Wednesday, October 3, 2012


“But a humane social order is not always achieved without the grotesque, and sometimes not without the cruel” (Joaquim Maria Machado de Assis, Father versus Mother, 89).

The minute I read this my mind flashed back to the movie The Prestige. It went specifically to near the beginning of the movie when they are at a magic show and see the trick of the vanishing bird cage. You find out later the way they did it was through killing the birds in a collapsible bird cage.

Going to a magic show is a perfectly acceptable form of entertainment. Everyone loves watching amazing, seemingly impossible feats become possible right before their eyes. To keep up with this natural societal order of watching magic they on occasion used some “grotesque” methods to keep ahead in the game.

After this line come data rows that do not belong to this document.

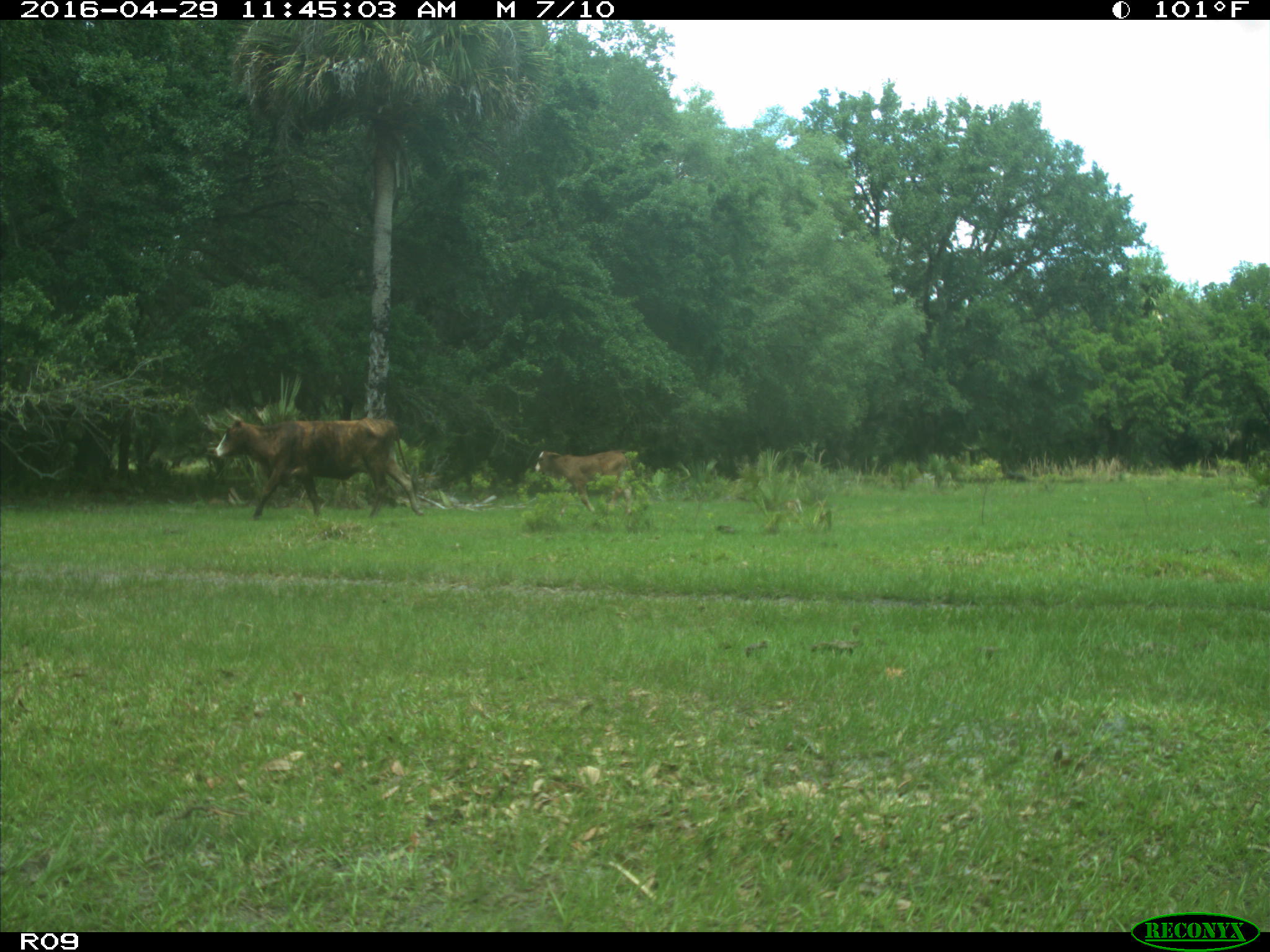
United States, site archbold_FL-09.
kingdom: Animalia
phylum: Chordata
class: Mammalia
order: Artiodactyla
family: Bovidae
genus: Bos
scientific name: Bos taurus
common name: domestic cow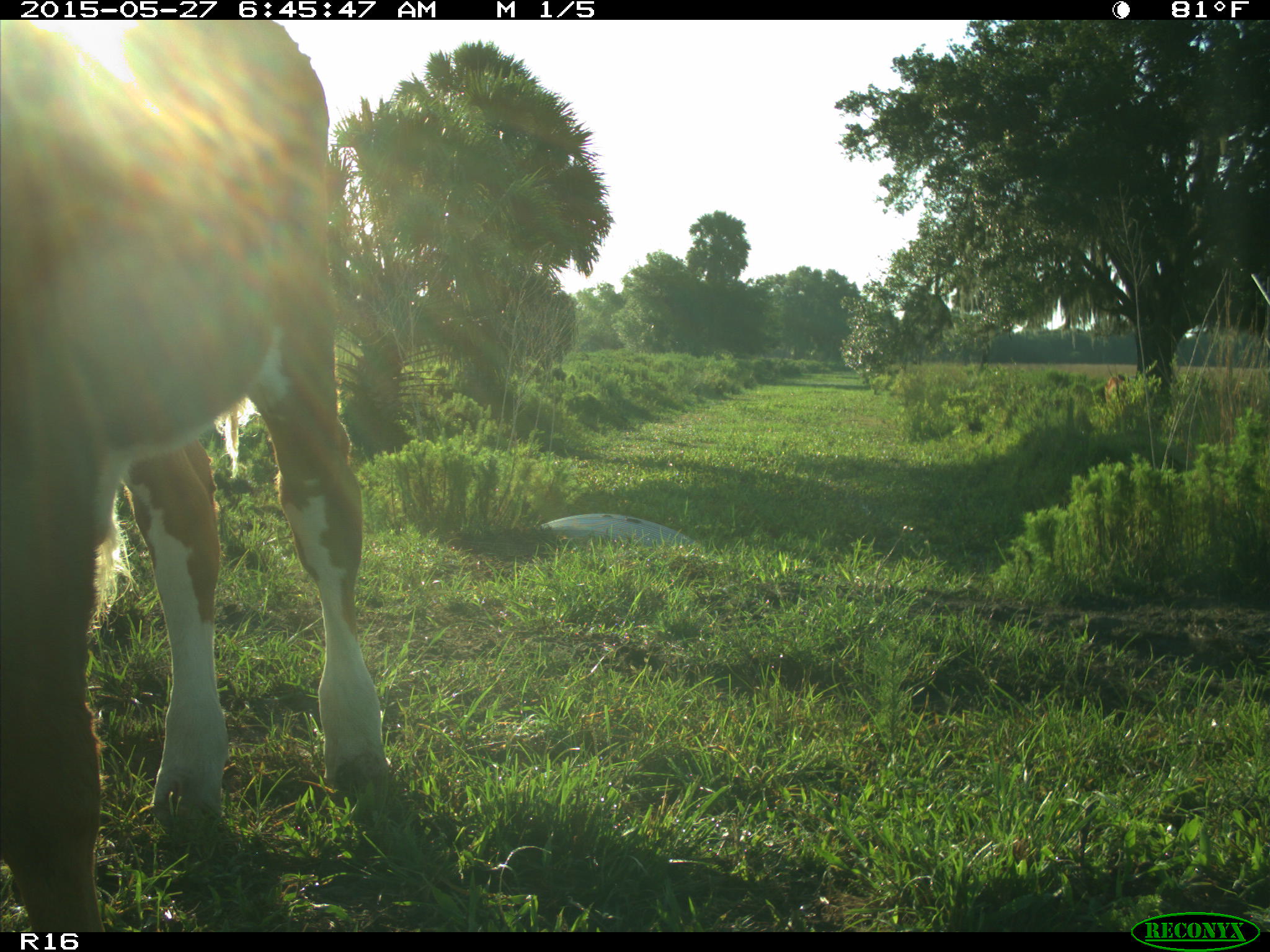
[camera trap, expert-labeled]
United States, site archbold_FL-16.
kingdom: Animalia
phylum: Chordata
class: Mammalia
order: Artiodactyla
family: Bovidae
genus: Bos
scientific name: Bos taurus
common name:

But how could that still be considered “humane” as Machado states? Part of me thinks we desensitize ourselves as a people. One person calls something normal that may not be quite so normal, and everyone believes him because they want to enjoy whatever he called normal. For example, people liked watching the bird cage disappear and decided it had to be fine then. It’s all about fitting in, about being in the social “norm” of things.

Another part of me thinks it has to do with the fact that everything has its opposite. Maybe we need the “grotesque” and the “cruel” to know when something actually is humane and decent. Without it, there is no way to measure the difference or the progress.

So does Machado’s statement actually have hints of truth laced in it, or is it yet another one of his overtly sarcastic remarks?